Specific aims were i) to evaluate whether ACT is feasible in patients with PI and ii) to collect preliminary efficacy data. Improvements of subjective sleep quality and quality of life (QoL) were hypothesized.
Eleven individuals with chronic PI without comorbidities who were non- or partial responders to Cognitive Behavior Therapy were included. They participated in six weekly ACT sessions in an outpatient group setting. Primary outcomes were subjective sleep quality as measured by sleep diary data, and quality of life as measured by the World Health Organization Quality of Life. Data were collected at two baselines, post-treatment and at three-months-follow-up.
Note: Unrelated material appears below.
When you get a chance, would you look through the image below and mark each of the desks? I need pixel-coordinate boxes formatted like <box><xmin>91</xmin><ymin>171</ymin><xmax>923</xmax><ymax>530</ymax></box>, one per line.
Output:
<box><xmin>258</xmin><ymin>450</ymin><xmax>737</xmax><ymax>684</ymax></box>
Ten individuals completed the study. Sleep parameters did not significantly change across the study. Importantly, the QoL across different domains was significantly improved after ACT. Sleep-related avoidance behavior was significantly reduced. Effect sizes for QoL and avoidance behavior changes were large.
The data provide preliminary evidence that ACT as a group program is feasible in individuals with chronic PI and could be a helpful supplement to existing treatments especially with the aim of improving QoL.